The Tourist: an American tourist has a bad case of mistaken identity when the police and Russian gangsters believe he’s a wanted criminal. Step back for a second and consider the following: biggest actress in Hollywood; biggest actor in Hollywood; Oscar-winning director; writer of Usual Suspects; re-make of an interesting French film; and Timothy Dalton! On paper this is cinematic gold, however, on celluloid, it’s so far off the mark. To call the casting of the mains ‘stale’ would be an insult to the word – Jolie plays a seductive siren (good English accent though!) and Depp is an eyebrow-wagging bumbling idiot. Both appear to turn up, force themselves through the motions, then laugh to the bank. What’s worse is that the stronger supporting cast all share a handful of short scenes. The slow-paced story uncomfortably meanders towards an unsurprising finale – that doesn’t make any sense in hindsight. Not unlike The American, this is more of a throwback to the classic thriller films (than their trailers would suggest), but where Clooney actually acts the part, a vacant Jolie just stares on as the lens slowly zooms in on high-fashion clad arse, legs and neck – a big indicator of how weak everything else about the film is. On the plus side it’s efficiently shot, classically lit and what you see of Venice looks nice. The final product is OK, and just watchable but if you want to see Jolie frolic with some Russians and a few plot twists, Salt was far better.
Salt: (Mild Spoilers) CIA agent Evelyn Salt is accused of being a Russian sleeper assassin and has to go on the run ’til she can prove her innocence – but who are her loyalties to?? Jolie‘s still looking good and does a top job at keeping the character of Salt grounded in reality (even though her action capabilities are anything but realistic). Liev is typical Liev and Ejiofor is Mr bit part again, which is a shame as he can hold his own as a main. Action-wise the film’s pretty good, and although you’ll have seen most of this done before, and better, it’s all done quite well (other then a few super-crazy shaky cam scenes). The story, however, is as uninspired as modern spy thrillers go – with the film twisting its way to the end from about the 40 minute mark. Twists have become so much the staple of this genre that they’re no longer effective – you can also see the plot developments and twists in Salt a million miles off. What ever happened to the good guys being good and bad guys being bad? After years of modern thrillers being based in and around the middle east it’s refreshing to see the good old Col War Russians getting back behind the guns and planning AmericaMageddon!! All-in, this is essentially Jolie’s chance to play a sexier version of Bourne or Bauer… no complaints from this guy.

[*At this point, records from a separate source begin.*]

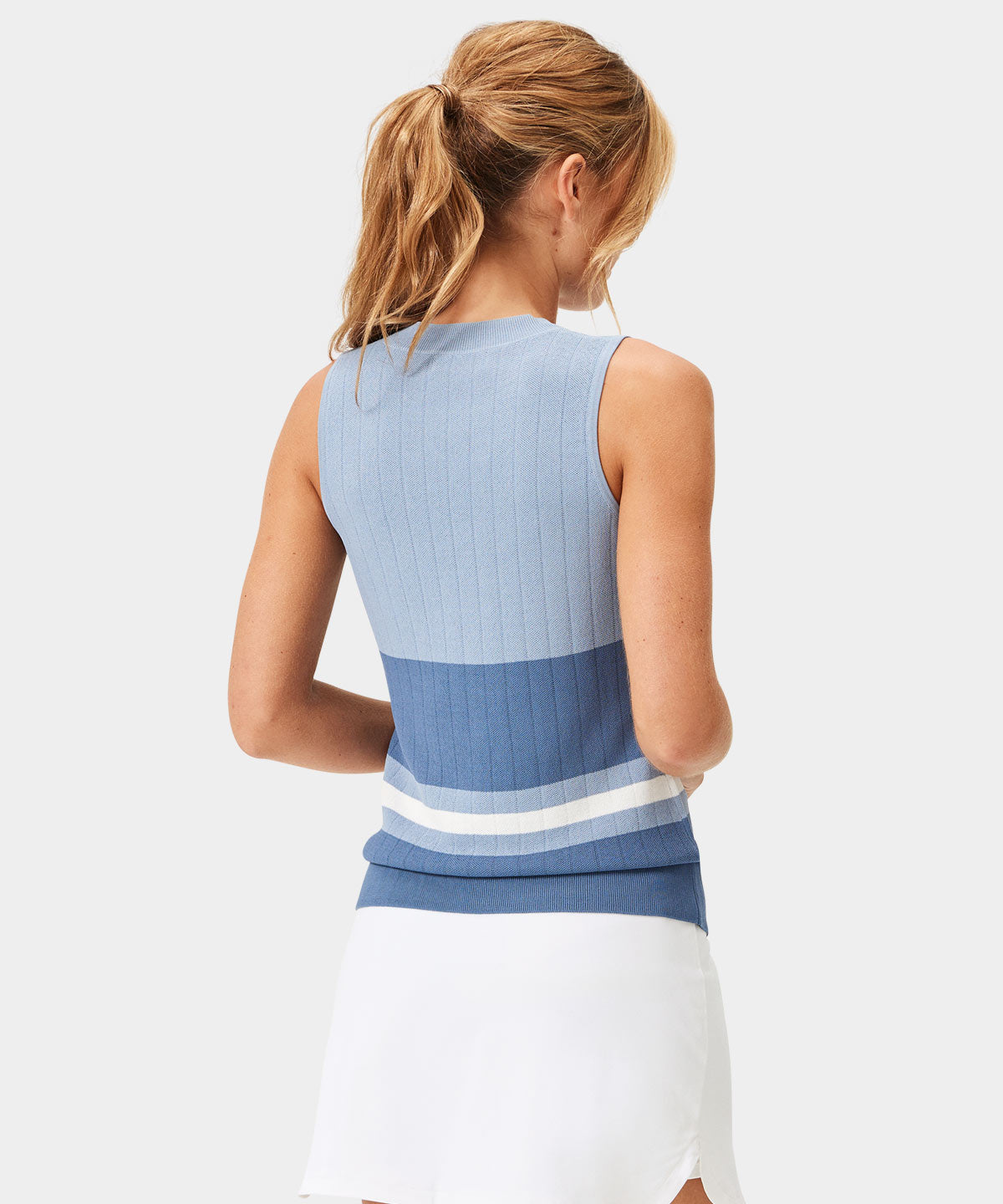 Ana Blue Sleeveless V-neck Macade Golf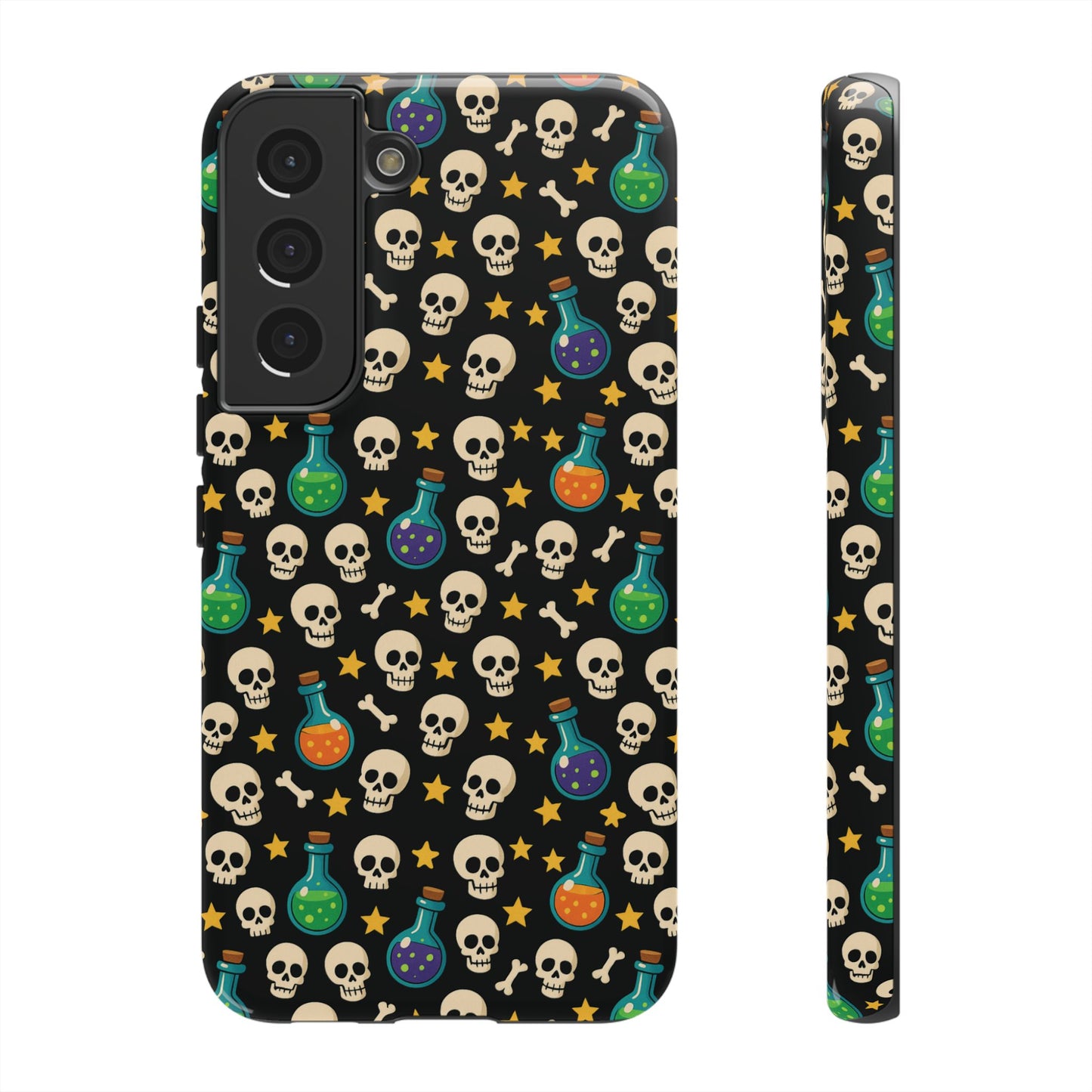 Skull & Potion Phone Case, Trendy Cell Phone Cover, Halloween Gift, Gothic Phone Accessory, Spooky Style Case, Tough Cases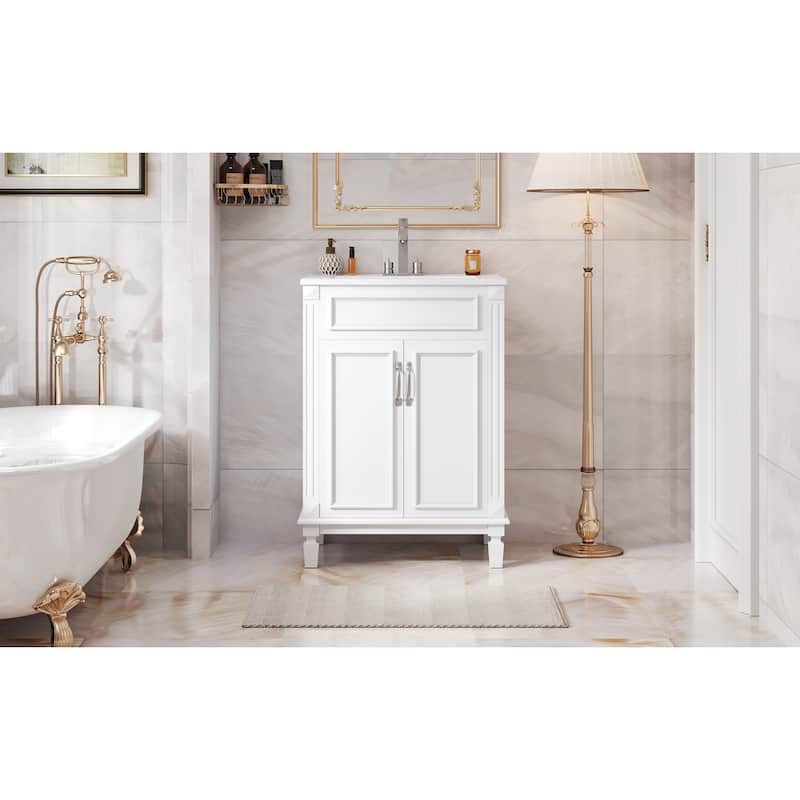 Bathroom Vanity with Sink, Solid Wood Bathroom Storage Cabinet, Bathroom Cabinet with 2 Soft-Closing Doors & Adjustable Shelf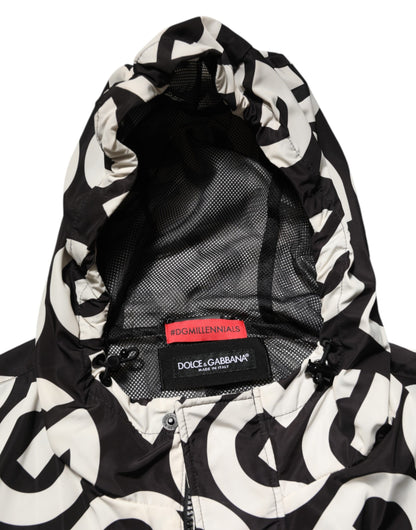 Black White Logo Print Hooded Coat Men Jacket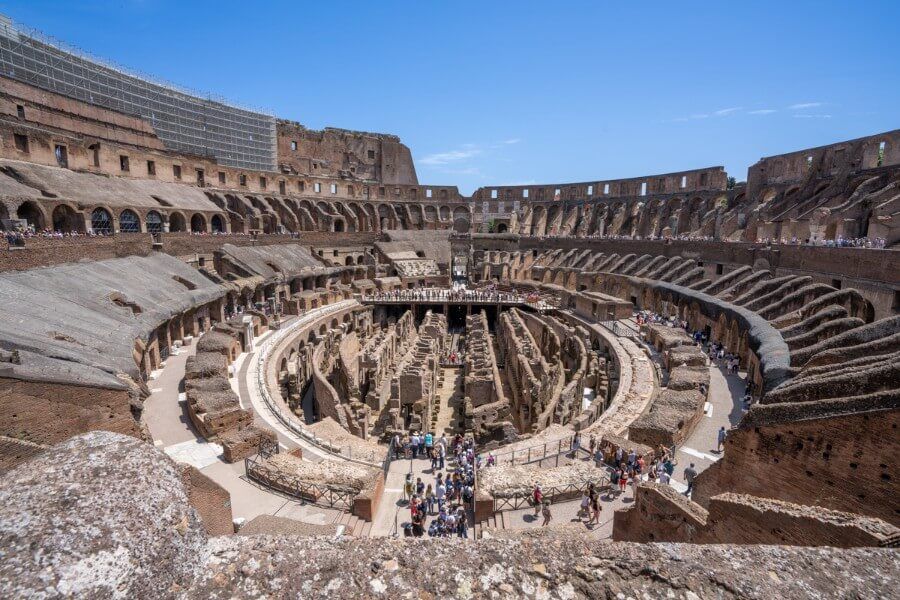 Colosseum is the most popular attraction on the Go City Rome Explorer Pass inside the oval shaped arena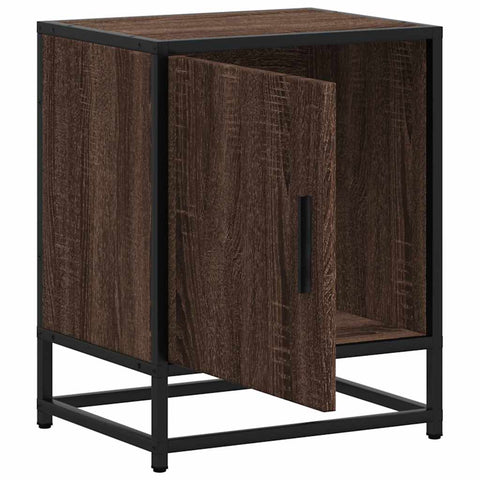 vidaXL Bedside Cabinet Brown Oak 40x31x50 cm Engineered Wood and Metal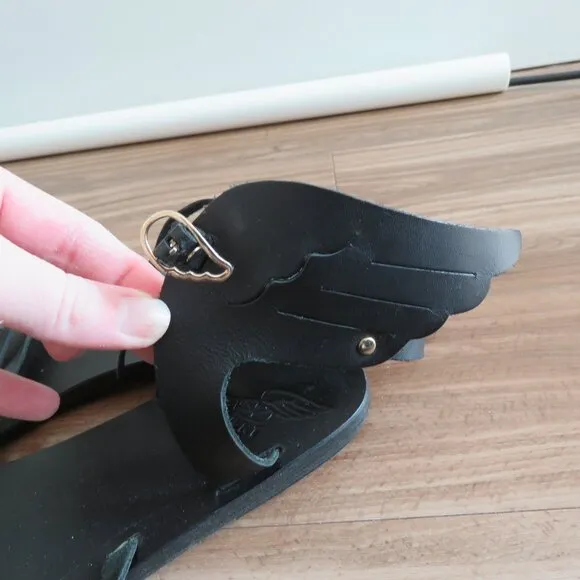 ANCIENT GREEK SANDALS Ikaria Wing Open Toe Sandals in Black Leather Size US 11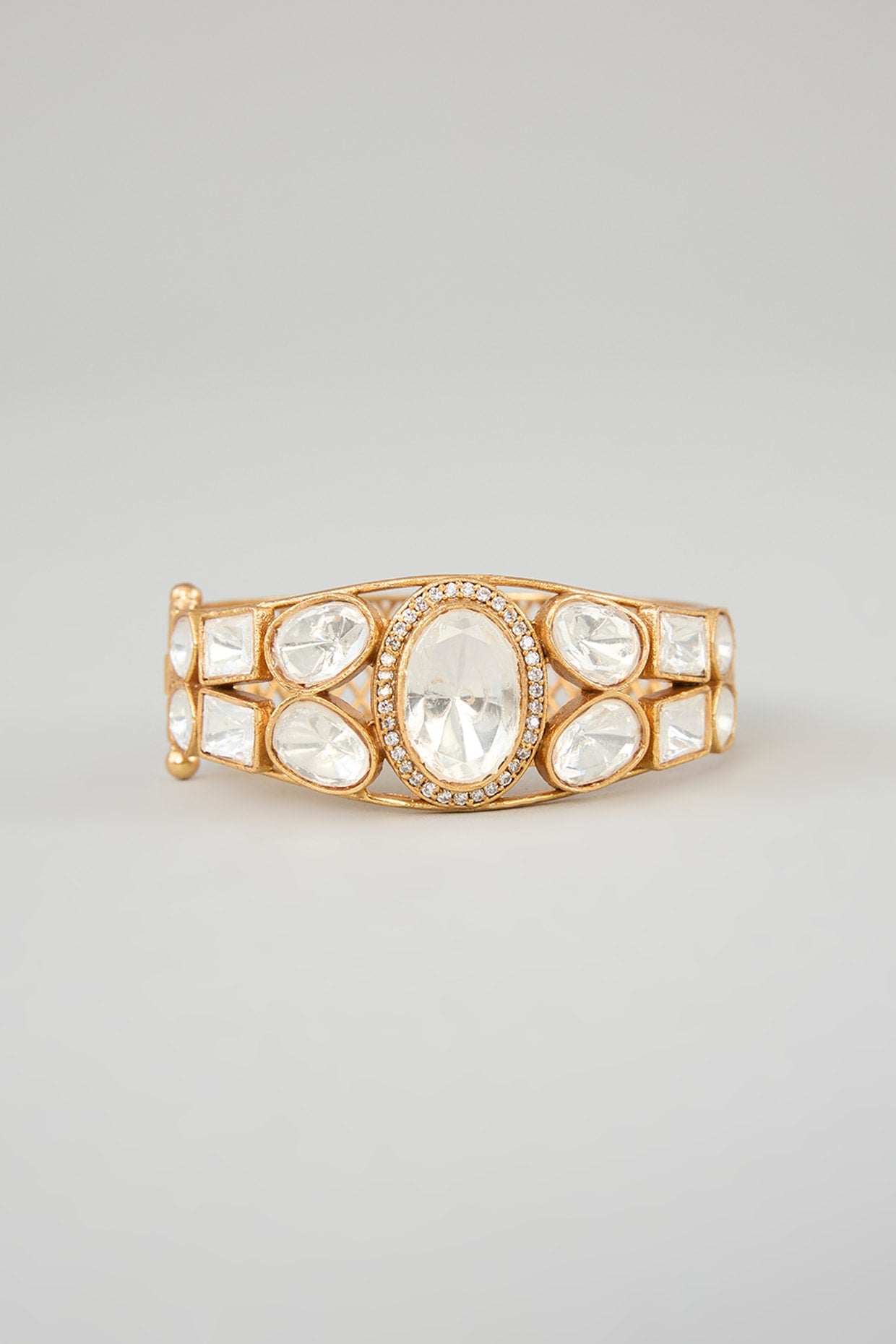 Gold Finish Moissanite Kada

Changeling: Angelina Jolie gets re-united with her missing son, but all is not what it seems. Jolie’s great, and the cast in general are quite strong, however, I wasn’t entirely convinced with Malkovick. There’s a LOT of terrible accents through the film. It makes all men and police of the time look and sound like assholes, and by the hour mark I was screaming out “OK, the police are corrupt, we get it”. It’s all trundling along in a fairly textbook manner for around 90 minutes but in typical Eastwood style massive, depressing, twisting plot points start firing in until the final scenes. I would re-watch it, but only to play the “my son” drinking game. Overall, the story’s good but it’s dragged out for much longer than it can sustain, and turns into a boring courtroom drama for last 20 mins…
Kung Fu Panda / Bee Movie: Only watched these films because Sky are having an animation season at the moment and the visuals are usually nothing short of stunning. Despite being from the same studio, and only a year apart Kung Fu Panda is a far superior film in every sense: story, characters, voice acting, gags, audio mix, and entertainment factor. KungFu Panda also looks a thousand times better, you just get the feeling that the team paid more attention to detail; definitely the best-looking animation I’ve seen with vibrant colours and rich textures. Don’t get me wrong, Bee Movie’s not the worst film in the world, but it’s definitely aimed more at the kids than the whole family.